Один из лучших в то время серийных советских истребителей – И-5 Н.Н. Поликарпова и Д.П. Григоровича "давал" меньше 300 километров в час и пробыл на вооружении Красной Армии около десяти лет. Примерно такими же были тогда и лучшие иностранные истребители, строившиеся серийно. Опытный И-8 А.Н. Туполева в конце 1930 года показал рекордную скорость – 303 километра в час, но так и остался опытным, на вооружение не попал. До 1933 года график изменения максимальных скоростей истребителей получается такой: в первое время после гражданской войны скорость росла, и значительно (за три года без малого на 100 километров в час), а потом почти на десятилетнем участке график идет, можно считать, горизонтально. Повышается, но настолько медленно, что нетрудно представить себе, с какими муками доставались тогда конструкторам каждые 10-15 километров в час. Пять лет, с 1925 по 1930 год, – никакого прироста. В 1930 году – чуточный прирост, еле заметный, и опять остановка на два года. В 1932 году – еще километров 15-20…
' Такие временные задержки развития обычны в мировой науке и технике, когда периоды молодости открытий и изобретений, ускоренного движения вперед сменяются периодами замедлений. Потом вновь наступают ускорения, появляются очередные идеи, ломаются привычные представления.

Блок данных:
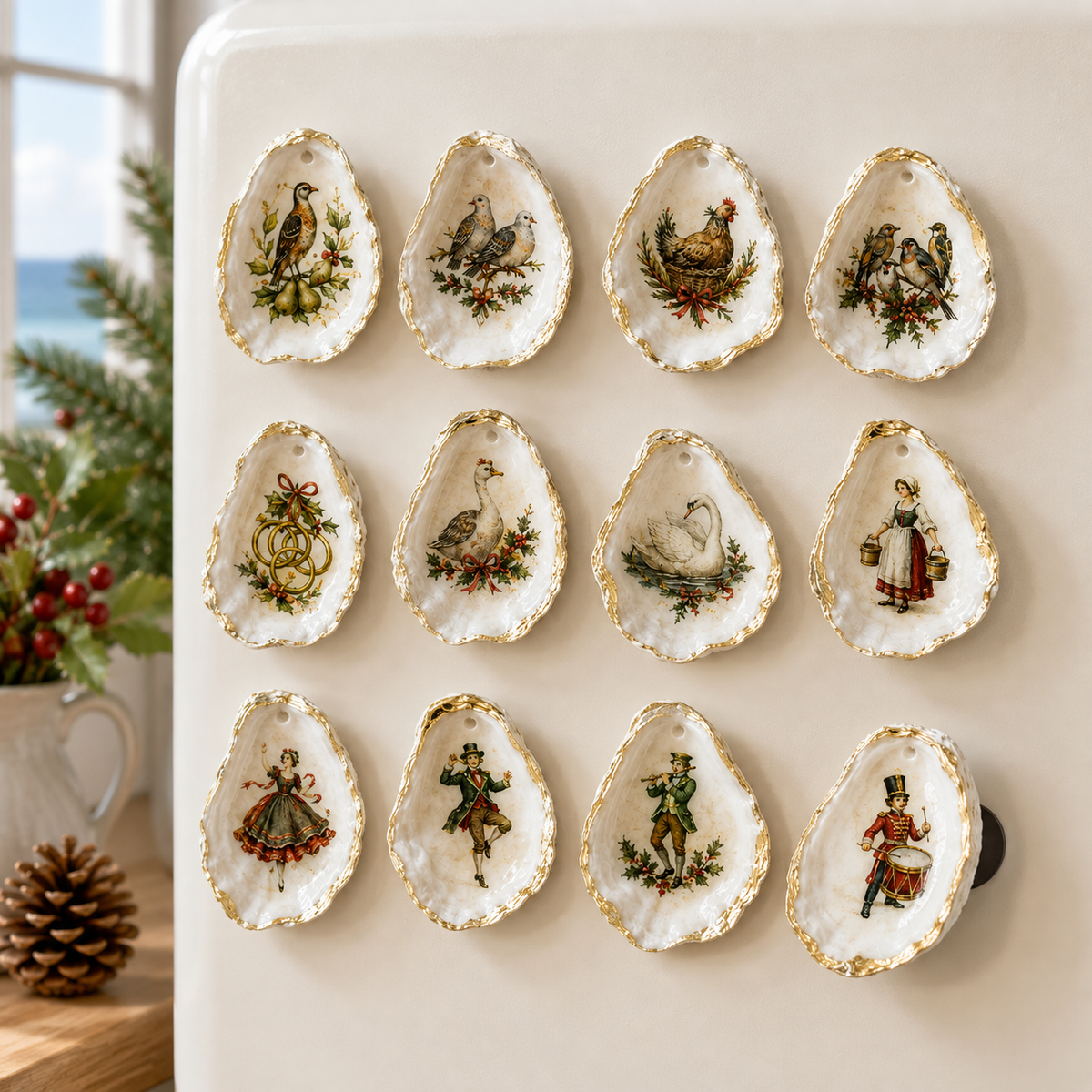 Twelve Days of Christmas Seashell Collection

Задания:
#1 Назовите всех конструкторов, которые упомянуты во фрагменте о скорости истребителей. Сохраните инициалы в том виде, в каком они приведены в тексте.
#2 Продолжите фрагмент о скорости истребителей с того места, где он заканчивается.

Ответы по номерам:
#1 Н.Н. Поликарпов, Д.П. Григорович, А.Н. Туполев.

#2
Все это известно, все это верно. Но здесь остановилось развитие главного качества принципиально самого скоростного транспорта – перестала расти его скорость. Можно ли было долго такое терпеть? Причем к началу 30-х годов мнение авиационных тактиков о скорости изменилось, тем более о скорости истребителя. Как же ее увеличить, быстро и существенно? На этот вопрос авиационная наука по-прежнему ответа не давала. Авиационная – не давала, а военная наука в конце 1933 года категорически потребовала: скорость истребителей в ближайшем будущем поднять до 450 километров в час…
Когда конструкторские бюро и НИИ авиапромышленности получили это официальное требование, в Управлении ВВС зазвонили телефоны: уж не машинистка ли там напутала, не стукнула ли наманикюренным пальчиком по четверке вместо тройки?
Но управление стояло на своем: 450! Есть сведения, что наиболее вероятный противник уже приступил к решению этой задачи.
Спор пришлось вынести на расширенное совместное совещание представителей Наркомвоенмора и Наркомтяжпрома, в который входило тогда Главное управление авиационной промышленности. Протокольной записи выступлений, очень бы любопытной, найти пока не удалось, а по свидетельствам устным и печатным (у В.Б. Шаврова в "Истории конструкций самолётов в СССР"), совещание шло так. Вели его, сидя рядом, наркомы К.Е. Ворошилов и Г.К. Орджоникидзе. На стенах зала "промышленники" заранее развесили большие красочные плакаты, подтверждавшие невыполнимость требований ВВС, – таблицы и графики мощностей, тяг винтов, воздушных сопротивлений и прочего, чтобы плакаты эти всем отовсюду были хорошо видны. Чтобы каждый при объективном отношении к делу мог воочию убедиться, что здесь защищают не чьи-то ведомственные интересы, а науку… ей-богу, непонятно даже против чего! Против недоразумения, видимо…
Военные никаких плакатов с собой не привезли. Только на столе перед начальником вооружений РККА М.Н. Тухачевским лежала толстая синяя папка.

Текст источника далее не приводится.